そのため、伊達判決を破棄して地裁に差し戻した1959年12月16日最高裁大法廷の判決が無効であり失効であることを求めて再審を請求するのです。やや難解・長文ですが、読んで広めてください。
■砂川事件とは
砂川事件とは、1957年7月、東京都立川市砂川の米空軍基地拡張の強制収用に反対する抗議行動で、市民が基地内に2〜4mほど立ち入ったとして、同年9月、20名を選んで逮捕し、安保条約に基づく刑事特別法違反(基地立入り罪)で起訴した事件です。
一年半にわたる審理の結果、東京地裁伊達秋雄裁判長は:
・「安保条約に基づき日本に駐留する米軍は、極東の安全のためにも出動するので、その結果、日本 は自国と直接関係のない紛争に巻き込まれるおそれがある。そのような米軍の駐留を許容する日本政府の行為は憲法前文の『政府の行為により再び戦争の惨禍が起こらないようにすることを決意し』の精神に反する疑いがある」
・「そのような米軍基地への立入行為に対し軽犯罪法の立入罪よりも重い法定刑を定めている刑事特別法2条は憲法31条に違反して無効」であるとし、被告の行為は罪とならないとして無実判決(伊達判決)を言渡しました。

> _記録データ_
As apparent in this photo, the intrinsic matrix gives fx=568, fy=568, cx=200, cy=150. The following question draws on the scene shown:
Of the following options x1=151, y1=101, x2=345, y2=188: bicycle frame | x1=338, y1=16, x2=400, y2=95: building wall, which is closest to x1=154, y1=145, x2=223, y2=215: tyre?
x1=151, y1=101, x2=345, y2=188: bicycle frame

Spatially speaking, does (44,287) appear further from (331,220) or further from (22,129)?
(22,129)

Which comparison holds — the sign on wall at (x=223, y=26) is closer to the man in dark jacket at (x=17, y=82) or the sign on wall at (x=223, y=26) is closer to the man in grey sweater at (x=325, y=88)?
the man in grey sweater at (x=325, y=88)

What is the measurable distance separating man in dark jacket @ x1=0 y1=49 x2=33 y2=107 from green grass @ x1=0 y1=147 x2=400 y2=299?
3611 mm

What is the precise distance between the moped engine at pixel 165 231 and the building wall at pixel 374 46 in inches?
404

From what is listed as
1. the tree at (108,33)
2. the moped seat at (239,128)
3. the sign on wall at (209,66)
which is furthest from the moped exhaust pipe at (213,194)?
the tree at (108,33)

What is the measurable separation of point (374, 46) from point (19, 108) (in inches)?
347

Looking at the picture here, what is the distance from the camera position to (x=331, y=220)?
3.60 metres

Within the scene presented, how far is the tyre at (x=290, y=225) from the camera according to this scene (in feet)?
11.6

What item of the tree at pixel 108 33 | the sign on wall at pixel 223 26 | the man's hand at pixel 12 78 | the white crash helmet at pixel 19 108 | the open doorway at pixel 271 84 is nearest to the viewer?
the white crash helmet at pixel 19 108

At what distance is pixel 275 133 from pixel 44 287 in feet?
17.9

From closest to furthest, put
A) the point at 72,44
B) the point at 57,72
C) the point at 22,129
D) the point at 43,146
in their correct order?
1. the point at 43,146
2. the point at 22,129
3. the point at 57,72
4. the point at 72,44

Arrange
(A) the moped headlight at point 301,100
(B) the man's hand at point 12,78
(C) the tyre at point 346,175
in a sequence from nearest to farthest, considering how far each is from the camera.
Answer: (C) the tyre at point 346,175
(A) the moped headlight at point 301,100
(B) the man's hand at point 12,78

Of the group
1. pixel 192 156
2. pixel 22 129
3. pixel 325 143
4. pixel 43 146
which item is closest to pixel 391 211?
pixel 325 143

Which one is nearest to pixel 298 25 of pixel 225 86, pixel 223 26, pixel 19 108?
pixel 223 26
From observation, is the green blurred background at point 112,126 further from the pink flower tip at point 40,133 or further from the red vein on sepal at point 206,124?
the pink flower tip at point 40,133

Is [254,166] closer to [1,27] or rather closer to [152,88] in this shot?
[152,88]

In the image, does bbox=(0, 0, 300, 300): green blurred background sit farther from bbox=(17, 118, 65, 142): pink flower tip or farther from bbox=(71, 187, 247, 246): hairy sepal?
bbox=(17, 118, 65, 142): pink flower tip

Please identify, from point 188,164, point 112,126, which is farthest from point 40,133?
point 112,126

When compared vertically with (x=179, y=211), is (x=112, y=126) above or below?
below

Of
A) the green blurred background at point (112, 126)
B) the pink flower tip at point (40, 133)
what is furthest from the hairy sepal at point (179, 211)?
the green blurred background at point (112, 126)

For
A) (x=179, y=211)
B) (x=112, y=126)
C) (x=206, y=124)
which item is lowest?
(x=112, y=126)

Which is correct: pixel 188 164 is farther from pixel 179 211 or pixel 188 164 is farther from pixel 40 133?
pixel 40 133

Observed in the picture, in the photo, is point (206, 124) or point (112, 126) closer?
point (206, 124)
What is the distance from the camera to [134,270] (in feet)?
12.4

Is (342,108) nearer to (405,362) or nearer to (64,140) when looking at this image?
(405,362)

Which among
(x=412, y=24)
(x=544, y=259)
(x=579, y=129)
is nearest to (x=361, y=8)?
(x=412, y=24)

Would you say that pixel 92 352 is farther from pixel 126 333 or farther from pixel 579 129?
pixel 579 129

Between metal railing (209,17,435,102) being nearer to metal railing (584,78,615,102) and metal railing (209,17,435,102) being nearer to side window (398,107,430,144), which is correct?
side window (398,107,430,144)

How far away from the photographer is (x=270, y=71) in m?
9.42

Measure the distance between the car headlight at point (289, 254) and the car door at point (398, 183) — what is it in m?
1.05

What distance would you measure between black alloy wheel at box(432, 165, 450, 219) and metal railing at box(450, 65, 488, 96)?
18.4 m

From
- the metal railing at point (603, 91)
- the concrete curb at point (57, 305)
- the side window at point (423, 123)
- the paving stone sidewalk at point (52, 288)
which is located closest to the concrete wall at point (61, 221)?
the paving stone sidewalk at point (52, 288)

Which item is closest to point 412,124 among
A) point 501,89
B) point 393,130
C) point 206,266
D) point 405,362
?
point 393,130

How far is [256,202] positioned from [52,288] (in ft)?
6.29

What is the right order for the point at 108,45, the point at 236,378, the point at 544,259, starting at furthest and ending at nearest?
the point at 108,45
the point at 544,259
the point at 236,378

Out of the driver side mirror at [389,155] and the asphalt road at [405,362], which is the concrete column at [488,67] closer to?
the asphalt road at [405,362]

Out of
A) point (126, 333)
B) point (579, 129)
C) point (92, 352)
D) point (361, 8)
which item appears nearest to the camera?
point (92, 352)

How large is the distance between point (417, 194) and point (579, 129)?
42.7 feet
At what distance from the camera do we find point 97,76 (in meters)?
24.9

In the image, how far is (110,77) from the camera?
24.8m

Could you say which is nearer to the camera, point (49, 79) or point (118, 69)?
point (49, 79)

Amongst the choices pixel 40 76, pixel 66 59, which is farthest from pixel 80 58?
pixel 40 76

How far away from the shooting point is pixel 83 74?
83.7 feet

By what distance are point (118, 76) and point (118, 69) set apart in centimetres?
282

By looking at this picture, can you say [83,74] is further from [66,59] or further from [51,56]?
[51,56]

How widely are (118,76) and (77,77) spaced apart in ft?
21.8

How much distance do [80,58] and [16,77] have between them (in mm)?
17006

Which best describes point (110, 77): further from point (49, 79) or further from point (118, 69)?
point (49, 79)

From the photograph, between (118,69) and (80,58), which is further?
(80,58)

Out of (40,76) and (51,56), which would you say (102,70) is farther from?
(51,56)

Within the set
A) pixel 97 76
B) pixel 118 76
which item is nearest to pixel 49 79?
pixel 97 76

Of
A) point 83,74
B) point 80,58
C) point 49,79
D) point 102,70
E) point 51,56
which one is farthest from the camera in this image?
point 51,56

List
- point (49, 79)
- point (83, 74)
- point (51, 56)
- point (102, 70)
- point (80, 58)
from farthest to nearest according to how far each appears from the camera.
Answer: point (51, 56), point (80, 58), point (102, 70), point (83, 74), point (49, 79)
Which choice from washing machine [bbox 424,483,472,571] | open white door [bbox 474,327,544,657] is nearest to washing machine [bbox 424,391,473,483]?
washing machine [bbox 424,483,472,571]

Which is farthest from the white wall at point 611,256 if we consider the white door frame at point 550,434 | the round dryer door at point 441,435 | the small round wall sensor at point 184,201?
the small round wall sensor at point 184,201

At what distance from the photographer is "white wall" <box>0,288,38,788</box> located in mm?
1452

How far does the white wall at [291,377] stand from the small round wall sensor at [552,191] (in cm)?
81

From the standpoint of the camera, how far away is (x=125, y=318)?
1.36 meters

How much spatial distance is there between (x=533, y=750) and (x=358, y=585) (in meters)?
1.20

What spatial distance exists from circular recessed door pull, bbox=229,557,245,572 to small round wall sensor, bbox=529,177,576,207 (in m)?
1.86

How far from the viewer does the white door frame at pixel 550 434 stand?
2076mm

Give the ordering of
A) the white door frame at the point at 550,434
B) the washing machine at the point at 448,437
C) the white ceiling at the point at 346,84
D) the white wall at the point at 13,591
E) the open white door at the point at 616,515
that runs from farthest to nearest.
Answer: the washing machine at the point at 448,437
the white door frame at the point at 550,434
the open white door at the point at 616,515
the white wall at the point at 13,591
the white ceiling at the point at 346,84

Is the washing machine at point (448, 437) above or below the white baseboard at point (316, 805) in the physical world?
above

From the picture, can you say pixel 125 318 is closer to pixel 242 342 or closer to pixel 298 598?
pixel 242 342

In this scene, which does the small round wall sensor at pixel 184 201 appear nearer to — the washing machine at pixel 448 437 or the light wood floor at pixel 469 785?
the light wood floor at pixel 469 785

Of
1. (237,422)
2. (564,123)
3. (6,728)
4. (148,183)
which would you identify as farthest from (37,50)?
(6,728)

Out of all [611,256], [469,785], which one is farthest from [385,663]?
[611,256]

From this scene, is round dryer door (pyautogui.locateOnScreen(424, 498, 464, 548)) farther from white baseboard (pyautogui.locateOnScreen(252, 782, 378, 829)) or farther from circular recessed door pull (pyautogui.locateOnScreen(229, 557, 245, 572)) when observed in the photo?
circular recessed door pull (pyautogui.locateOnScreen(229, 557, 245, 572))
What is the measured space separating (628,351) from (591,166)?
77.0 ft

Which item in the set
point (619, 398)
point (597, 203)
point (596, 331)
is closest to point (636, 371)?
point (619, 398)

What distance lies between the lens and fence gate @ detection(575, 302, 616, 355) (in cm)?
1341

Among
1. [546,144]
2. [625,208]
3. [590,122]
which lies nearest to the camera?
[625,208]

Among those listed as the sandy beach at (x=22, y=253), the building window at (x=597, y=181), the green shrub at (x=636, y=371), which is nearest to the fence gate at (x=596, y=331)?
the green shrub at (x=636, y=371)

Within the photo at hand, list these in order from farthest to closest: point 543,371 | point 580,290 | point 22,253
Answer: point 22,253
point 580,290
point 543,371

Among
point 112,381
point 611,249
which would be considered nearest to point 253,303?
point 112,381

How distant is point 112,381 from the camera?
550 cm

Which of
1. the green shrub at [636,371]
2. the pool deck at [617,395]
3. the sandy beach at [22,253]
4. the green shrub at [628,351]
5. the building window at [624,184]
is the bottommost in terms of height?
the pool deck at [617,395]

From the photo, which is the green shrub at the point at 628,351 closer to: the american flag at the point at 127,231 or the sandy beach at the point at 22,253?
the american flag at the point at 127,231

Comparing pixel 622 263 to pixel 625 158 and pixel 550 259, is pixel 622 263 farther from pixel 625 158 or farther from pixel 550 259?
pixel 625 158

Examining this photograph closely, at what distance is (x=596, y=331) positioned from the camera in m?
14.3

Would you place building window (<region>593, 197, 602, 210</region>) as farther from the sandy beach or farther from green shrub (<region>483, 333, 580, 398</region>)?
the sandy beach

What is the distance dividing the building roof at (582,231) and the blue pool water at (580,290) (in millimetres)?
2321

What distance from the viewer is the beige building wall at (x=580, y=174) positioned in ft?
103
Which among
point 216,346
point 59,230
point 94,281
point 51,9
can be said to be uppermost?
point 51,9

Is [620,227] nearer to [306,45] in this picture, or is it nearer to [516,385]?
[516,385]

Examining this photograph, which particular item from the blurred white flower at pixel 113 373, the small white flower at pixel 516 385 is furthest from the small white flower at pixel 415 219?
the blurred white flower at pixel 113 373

> _問題 1_
砂川事件についての文章で名前が挙げられている条約と法律をすべて書き出してください。
> _問題 2_
記録のうち、文字列「stone」を含む行をすべて抜き出してください。
この文章と記録は、それぞれ別の出典から取られたものです。

> _解答 1_
安保条約、刑事特別法、軽犯罪法、憲法

> _解答 2_
- the paving stone sidewalk at point (52, 288)
the paving stone sidewalk at point (52, 288)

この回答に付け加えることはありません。